The Dreadful Hoop Snake
By Frederick Boyce
The king cobra, the longest and arguably most intelligent of all venomous
snakes, is the only snake that actually constructs a nest of vegetation for its eggs.
Both parents guard the nest, and they will readily chase humans and anything
else, even tigers and elephants, out of their nesting area. They do not specifically
choose to terrorize people—they are simply protecting their young, the right of
any creature.
Aside from this one possible exception, snakes do not chase people. That
bears repeating; snakes do not chase people. Period. I have spent much of the past
50-plus years chasing after every kind of snake you might think of (and many
more you might not) and have given them every opportunity (and every reason)

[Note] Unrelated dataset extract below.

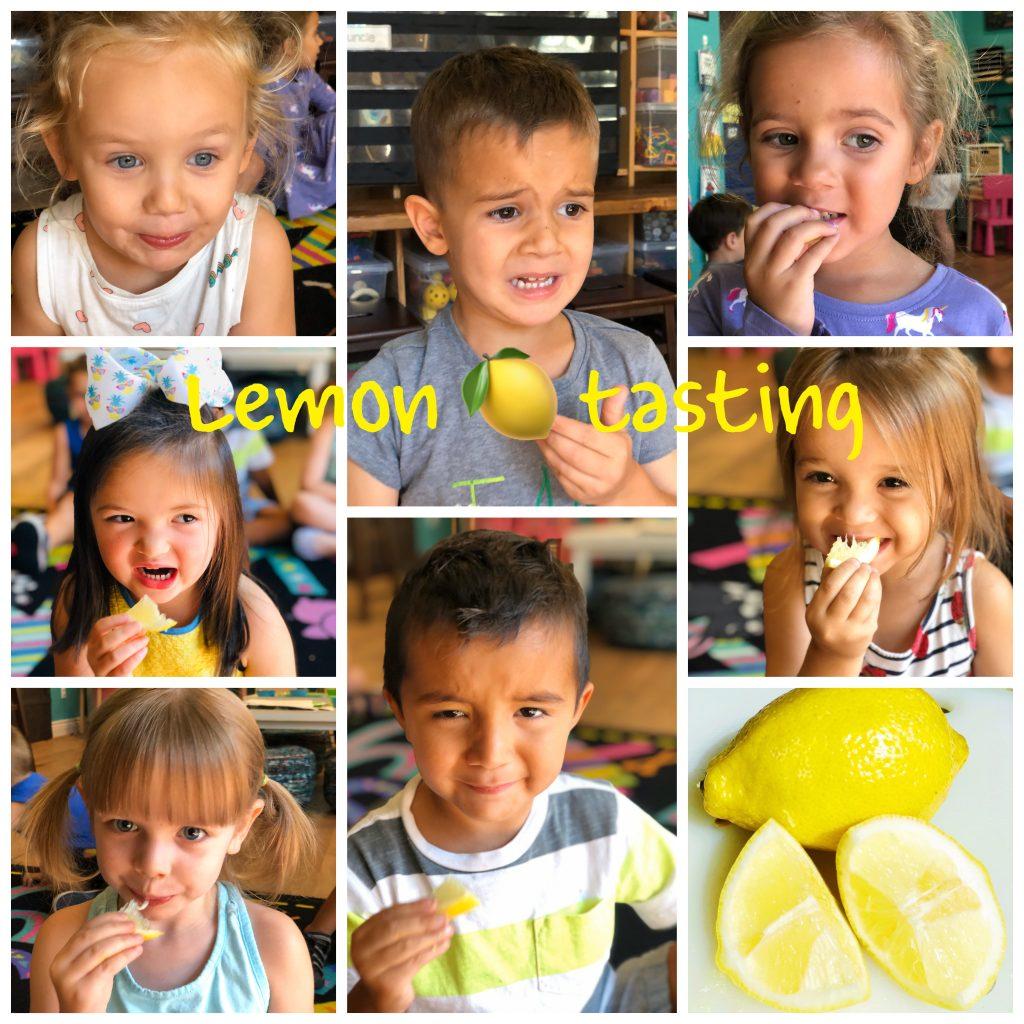 preschool-lemon-tasting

to chase me. Not one, not a single one, has ever done anything that I could even
remotely construe as “chasing” me, and this absolutely includes many hundreds
of both cottonmouths (or “water moccasins”) and black racers, the two species
that are most often falsely accused of chasing people.
Many snakes are indeed capable of putting on some mighty impressive
defensive displays that are entirely bluff and bluster, and I can easily see how
these Academy-award-winning performances might scare the wits out of
someone who is already afraid of snakes, and therefore likely to be unfamiliar
with their ways. But... chase? Seriously?
To me, the word “chase” entails running for your life. I was once chased by a
pack of vicious attack dogs, and that was truly a frightening experience. I ran
faster than I ever thought I could and narrowly escaped being mauled. Now that
is being chased, and about 6 to 10 times as many people are killed by dogs as by
snakes each year in the U.S.
Snakes, on the other hand, are actually much better at escaping from me—
diving quickly into cover, disappearing down a crack or hole, into water or an
impenetrable thicket. I have often wished that they would chase me. But even if
they did, I have yet to meet a snake that I couldn’t outdistance in just a few steps.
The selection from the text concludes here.